Nazma Akter’s journey in the garment industry began when she started work at age 11. Her experiences were reflective of the sector’s attitude towards workers who were, in her own words, seen as ‘just there to make the business a profit’.
Nazma was not content to accept the status quo of unsafe working conditions, poor wages and discrimination. Instead she chose to stand up and fight, not just for herself but for her fellow garment workers. Today Nazma is the head of AWAJ, a foundation with over 37,000 members dedicated to giving voice to Bangladesh’s women garment workers. At Fairtrade, we believe in connecting shoppers with the people who make our clothes, so we interviewed Nazma Akter to learn more.
What has changed since last year?
Last year the Ashulia crisis occurred, during which [thousand of workers were sacked] and a number of workers were arrested and imprisoned. A number of unions have signed agreements with their companies to increase their salary and welfare benefits (festival bonus, day care centers, grievances mechanisms etc.). Factories with functioning unions leveraged their power to pass agreements with management that increased their power and benefits. Although the event was very difficult for the industry, it also served as an example of how unions can help stabilize the industry for the benefit of management and workers.
What are the current developments?
We are continuing to work to stabilize the industry in the wake of the crisis. There is also increased price pressure in the industry, which is impacting on worker well being. Saying that, many things in the industry are improving. Women's participation is increasing, alongside improved safety and security, and factory infrastructure. Benefits for women are also growing, with greater recognition and implementation of benefits such as maternity leave etc. Workers themselves are more actively aware of and addressing decent working conditions.
What obstacles currently still exist?
Low wages remain the key issue in the industry. This means living conditions and nutrition among workers continue to be of a very low standard and there is also a lot of pressure on workers to do excessive hours. It is also hard for workers to remain in the industry after the age of 40 due to high production pressure.
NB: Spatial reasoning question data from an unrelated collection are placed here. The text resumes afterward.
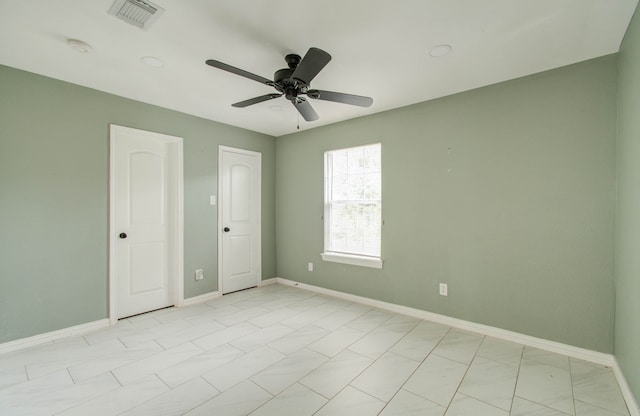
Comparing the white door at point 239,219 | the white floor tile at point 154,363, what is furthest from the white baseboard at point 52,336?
the white door at point 239,219

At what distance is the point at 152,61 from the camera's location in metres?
2.44

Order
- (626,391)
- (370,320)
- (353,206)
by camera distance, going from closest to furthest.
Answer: (626,391), (370,320), (353,206)

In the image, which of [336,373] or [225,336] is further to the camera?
[225,336]

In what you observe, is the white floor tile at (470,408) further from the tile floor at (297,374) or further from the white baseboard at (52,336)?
the white baseboard at (52,336)

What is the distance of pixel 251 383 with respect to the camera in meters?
2.09

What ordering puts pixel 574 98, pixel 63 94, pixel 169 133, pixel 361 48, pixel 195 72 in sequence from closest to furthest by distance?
pixel 361 48 → pixel 574 98 → pixel 195 72 → pixel 63 94 → pixel 169 133

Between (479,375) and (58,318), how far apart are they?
Answer: 3.84 meters

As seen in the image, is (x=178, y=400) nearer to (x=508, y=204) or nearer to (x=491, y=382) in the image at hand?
(x=491, y=382)

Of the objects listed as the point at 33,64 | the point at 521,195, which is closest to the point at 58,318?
the point at 33,64

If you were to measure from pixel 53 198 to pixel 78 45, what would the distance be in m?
1.50

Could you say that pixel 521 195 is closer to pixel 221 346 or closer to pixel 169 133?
pixel 221 346

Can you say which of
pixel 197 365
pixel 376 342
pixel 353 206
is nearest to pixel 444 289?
pixel 376 342

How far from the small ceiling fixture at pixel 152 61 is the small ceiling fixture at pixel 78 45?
37 centimetres

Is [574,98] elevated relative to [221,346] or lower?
elevated
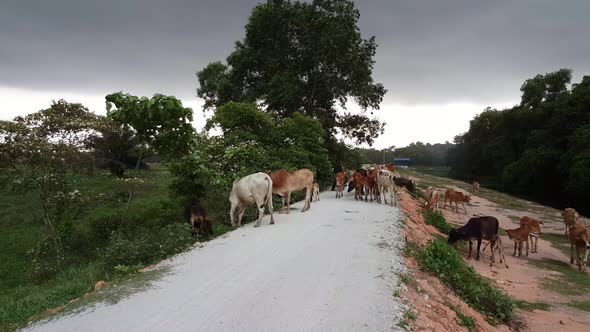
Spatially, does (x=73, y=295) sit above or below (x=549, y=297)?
above

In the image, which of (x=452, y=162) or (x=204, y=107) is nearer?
(x=204, y=107)

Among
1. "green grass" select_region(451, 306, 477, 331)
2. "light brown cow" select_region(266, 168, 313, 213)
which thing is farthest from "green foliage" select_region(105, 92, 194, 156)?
"green grass" select_region(451, 306, 477, 331)

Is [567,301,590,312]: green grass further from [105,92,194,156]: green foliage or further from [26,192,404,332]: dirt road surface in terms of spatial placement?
[105,92,194,156]: green foliage

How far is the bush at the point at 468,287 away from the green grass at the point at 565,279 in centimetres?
331

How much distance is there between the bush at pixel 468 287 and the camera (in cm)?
604

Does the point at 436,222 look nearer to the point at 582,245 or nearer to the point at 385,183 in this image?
the point at 385,183

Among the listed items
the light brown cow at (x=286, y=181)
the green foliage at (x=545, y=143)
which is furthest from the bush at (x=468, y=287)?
the green foliage at (x=545, y=143)

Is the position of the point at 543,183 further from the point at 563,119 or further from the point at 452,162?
the point at 452,162

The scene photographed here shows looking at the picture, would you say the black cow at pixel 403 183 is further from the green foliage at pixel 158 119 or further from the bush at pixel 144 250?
the bush at pixel 144 250

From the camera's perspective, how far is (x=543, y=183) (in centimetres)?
3438

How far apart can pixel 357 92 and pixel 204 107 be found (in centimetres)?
1369

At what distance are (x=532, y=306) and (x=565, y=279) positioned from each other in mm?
3438

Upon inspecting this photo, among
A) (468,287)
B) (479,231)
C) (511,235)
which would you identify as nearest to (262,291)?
(468,287)

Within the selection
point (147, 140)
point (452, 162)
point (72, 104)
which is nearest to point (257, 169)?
point (147, 140)
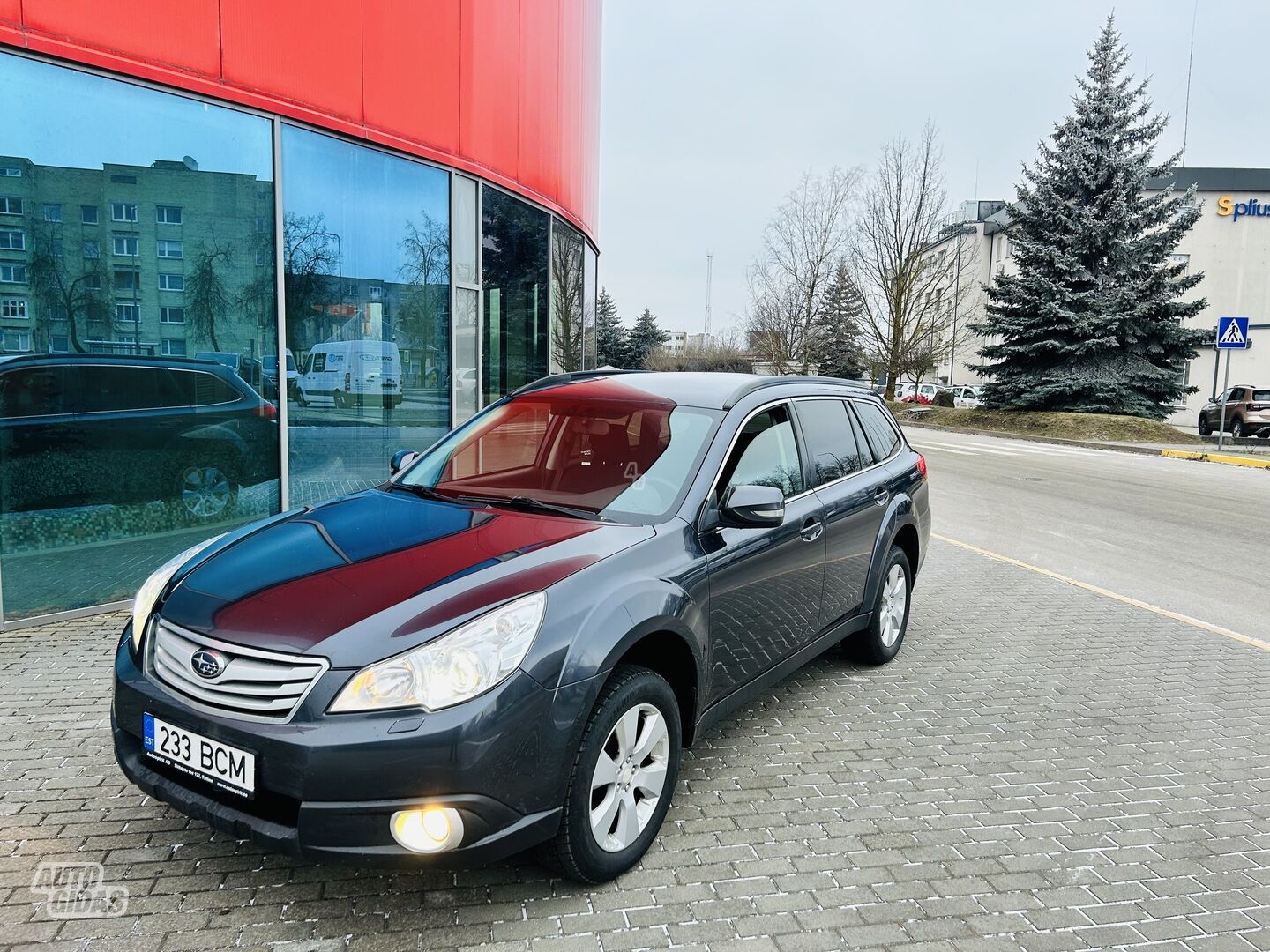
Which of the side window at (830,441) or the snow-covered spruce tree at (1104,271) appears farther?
the snow-covered spruce tree at (1104,271)

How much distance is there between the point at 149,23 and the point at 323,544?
4.69m

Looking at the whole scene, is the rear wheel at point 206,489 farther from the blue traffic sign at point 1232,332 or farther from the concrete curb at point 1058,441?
the blue traffic sign at point 1232,332

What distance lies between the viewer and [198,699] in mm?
2670

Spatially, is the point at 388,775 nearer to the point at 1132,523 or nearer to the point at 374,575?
the point at 374,575

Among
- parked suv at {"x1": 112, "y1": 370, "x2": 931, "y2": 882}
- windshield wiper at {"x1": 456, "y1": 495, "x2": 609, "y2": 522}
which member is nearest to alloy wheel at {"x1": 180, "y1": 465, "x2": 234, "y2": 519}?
parked suv at {"x1": 112, "y1": 370, "x2": 931, "y2": 882}

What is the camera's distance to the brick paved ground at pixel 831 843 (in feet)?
9.00

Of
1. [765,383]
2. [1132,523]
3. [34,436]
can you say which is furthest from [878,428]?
[1132,523]

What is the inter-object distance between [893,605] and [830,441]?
132 centimetres

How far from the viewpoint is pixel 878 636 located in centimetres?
525

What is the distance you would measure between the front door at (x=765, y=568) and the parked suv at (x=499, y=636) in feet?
0.05

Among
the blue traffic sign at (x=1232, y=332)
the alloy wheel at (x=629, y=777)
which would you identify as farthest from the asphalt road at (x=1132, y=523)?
the alloy wheel at (x=629, y=777)

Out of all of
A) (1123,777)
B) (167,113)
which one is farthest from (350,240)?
(1123,777)

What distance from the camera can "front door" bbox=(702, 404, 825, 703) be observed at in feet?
11.6

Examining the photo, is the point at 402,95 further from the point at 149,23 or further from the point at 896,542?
the point at 896,542
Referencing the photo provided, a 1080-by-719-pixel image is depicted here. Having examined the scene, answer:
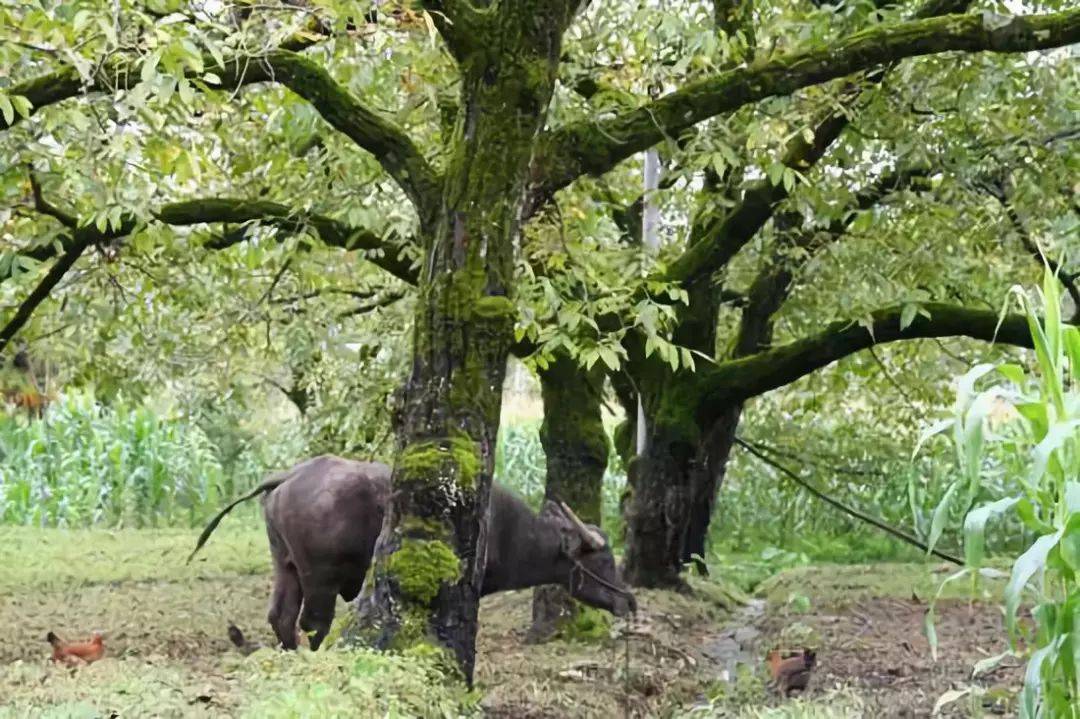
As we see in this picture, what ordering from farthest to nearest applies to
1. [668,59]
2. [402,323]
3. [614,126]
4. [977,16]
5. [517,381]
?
[517,381]
[402,323]
[668,59]
[614,126]
[977,16]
Women are also under-represented among middle management and decision makers.
Transparency in the industry is also still at a low level, so standards and subcontracting can be hard to manage. There is also limited access to education for children, which reduces opportunities for the next generation to reach a good standard of earning and living.
Are there positive changes on the ground?
I started working in the garment industry in 1986 and have seen a huge number of positive changes since that time. The area that lags is wages. These remain far too low, while living costs are only increasing. Price pressure from brands is also intensifying, which means factory management have no option but to put increasing pressure on workers. We need to focus our efforts on better profit distribution in the supply chain, particularly between the brands and the factories, who need to be making enough money to pay workers fairly and maintain decent working standards.
What should consumers do to help improve the situation of workers along the supply chain?
Consumers have been encouraged, through a culture of “buy one get one free” deals to want ever cheaper products and to want them now. But nothing in life comes for free. At the moment, women and workers are paying with their blood and sweat so consumers can enjoy cheap fashion. I don’t believe anyone really wants that. We all need to be able to eat well, have a decent life with access to education and healthcare. Let’s slow fashion down, and transform the industry to change people’s lives for the better.